- WHAT THIS TASK INVOLVES -
Where a line of the material contains the string "html", copy that line.

- MATERIAL FOR THE TASK -
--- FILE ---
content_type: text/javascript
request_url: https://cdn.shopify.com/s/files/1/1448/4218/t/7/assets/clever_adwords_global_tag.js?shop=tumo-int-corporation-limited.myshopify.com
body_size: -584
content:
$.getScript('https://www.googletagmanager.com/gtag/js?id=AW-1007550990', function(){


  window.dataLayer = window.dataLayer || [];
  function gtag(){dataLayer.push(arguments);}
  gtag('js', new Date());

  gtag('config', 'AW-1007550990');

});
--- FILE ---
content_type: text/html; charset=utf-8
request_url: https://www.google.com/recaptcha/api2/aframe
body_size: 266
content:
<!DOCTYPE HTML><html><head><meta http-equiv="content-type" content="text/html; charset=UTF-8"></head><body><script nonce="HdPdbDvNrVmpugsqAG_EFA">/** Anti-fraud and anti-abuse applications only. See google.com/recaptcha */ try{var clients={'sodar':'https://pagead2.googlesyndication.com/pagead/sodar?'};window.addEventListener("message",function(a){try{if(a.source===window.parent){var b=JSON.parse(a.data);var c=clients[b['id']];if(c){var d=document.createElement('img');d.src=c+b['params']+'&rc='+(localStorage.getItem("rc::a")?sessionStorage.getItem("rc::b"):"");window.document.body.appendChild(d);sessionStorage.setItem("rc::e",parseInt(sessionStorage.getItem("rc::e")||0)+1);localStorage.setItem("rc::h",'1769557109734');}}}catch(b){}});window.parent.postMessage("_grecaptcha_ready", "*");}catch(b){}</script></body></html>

- EXPECTED ANSWER -
content_type: text/html; charset=utf-8
<!DOCTYPE HTML><html><head><meta http-equiv="content-type" content="text/html; charset=UTF-8"></head><body><script nonce="HdPdbDvNrVmpugsqAG_EFA">/** Anti-fraud and anti-abuse applications only. See google.com/recaptcha */ try{var clients={'sodar':'https://pagead2.googlesyndication.com/pagead/sodar?'};window.addEventListener("message",function(a){try{if(a.source===window.parent){var b=JSON.parse(a.data);var c=clients[b['id']];if(c){var d=document.createElement('img');d.src=c+b['params']+'&rc='+(localStorage.getItem("rc::a")?sessionStorage.getItem("rc::b"):"");window.document.body.appendChild(d);sessionStorage.setItem("rc::e",parseInt(sessionStorage.getItem("rc::e")||0)+1);localStorage.setItem("rc::h",'1769557109734');}}}catch(b){}});window.parent.postMessage("_grecaptcha_ready", "*");}catch(b){}</script></body></html>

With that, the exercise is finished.